File Segmentation

Menu option: Options > Preferences > File segmentation

The File Segmentation Rules dialog box provides a way to tell dtSearch that certain text files should be indexed as many subdocuments instead of treating each file as a single large document.  

The maximum supported size for each individual segment is 16 Mb.

You can set up any number of rules specifying how groups of files will be subdivided.  Each rule includes the following elements:

Rule name
The name of a rule is used only to identify it in the File Segmentation rules dialog box.

New document starts at
This is a marker that indicates when a new document begins.  For email message files, this is often part of a message header such as "Date:" or "From:".  To avoid incorrectly splitting a message, this marker should be as unique as possible.

How to check for document boundaries in text
Each line of a file will be compared against the marker under New document starts at.  Three types of comparison are available:

Require exact match -- The entire line must exactly match the marker.

Match start of line -- The start of the line must match the marker.

Match regular expression -- The marker is interpreted as a regular expression.  A document boundary occurs when the marker is found anywhere in a line.  To require a marker to begin at the start of a line, precede it with the ^ character.  

Ignore case
Match a document boundary even if the capitalization does not match.
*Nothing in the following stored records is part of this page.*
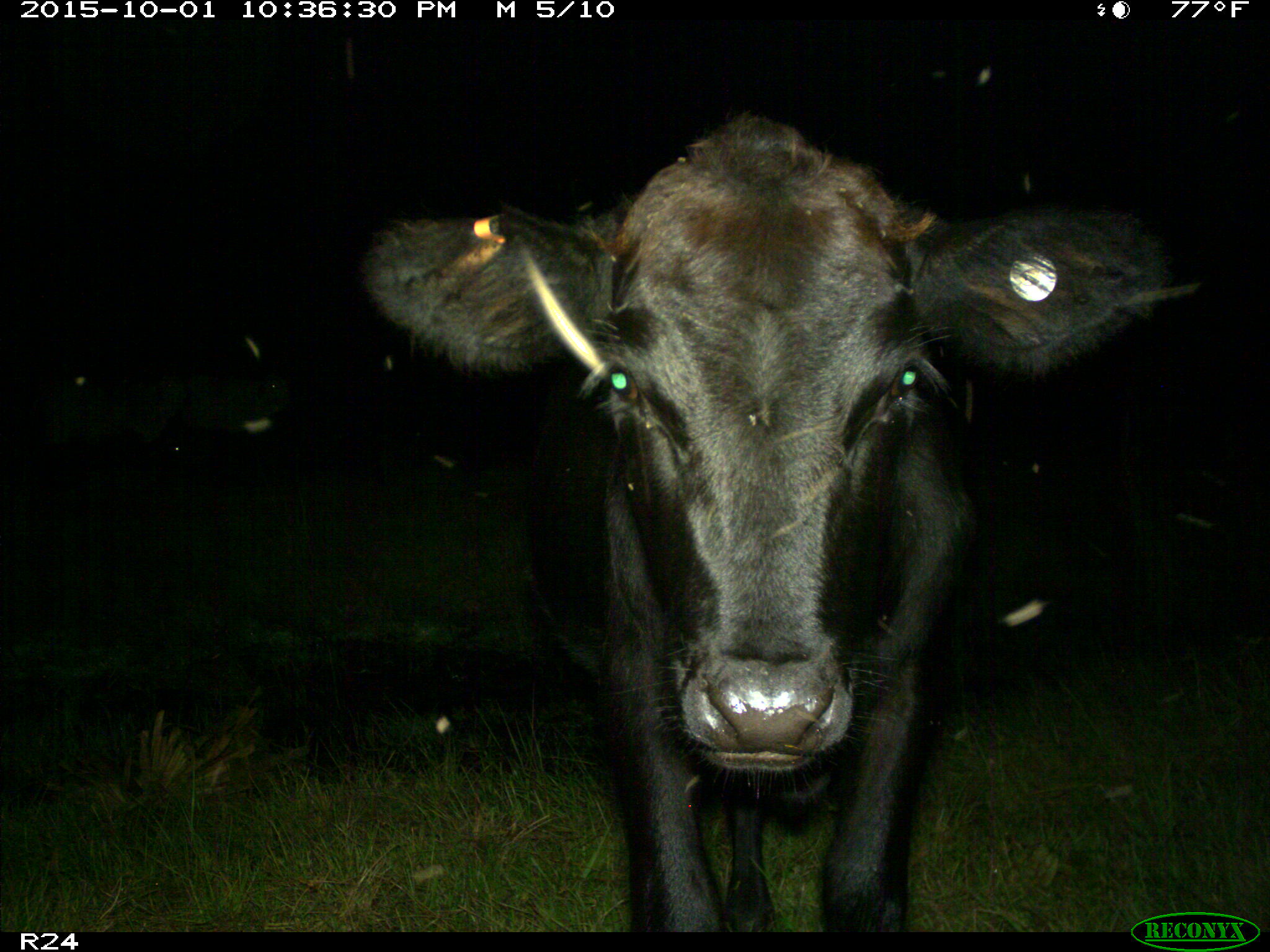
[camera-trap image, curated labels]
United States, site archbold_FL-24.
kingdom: Animalia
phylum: Chordata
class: Mammalia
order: Artiodactyla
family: Bovidae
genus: Bos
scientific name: Bos taurus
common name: domestic cow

First segment in a file is header for other segments
Check this box to have dtSearch insert the first segment in a file in every following segment.  This option is useful when segmenting XML or HTML files, because it allows the HTML or XML header to be repeated for each segment.

Filename filters
For each rule, a filename filter determines which files the rule applies to.  If more than one rule could apply to a particular file, the first one to match the filename is the one applied.

Documents processed with file segmentation must be text files, XML, or HTML.  If you use file segmentation with XML or HTML files, use the First segment in a file is header for other segments checkbox to make sure that the XML or HTML header is repeated for each segment.

In search results, each subdocument in a segmented document will have a name that identifies the location of the subdocument in its disk file.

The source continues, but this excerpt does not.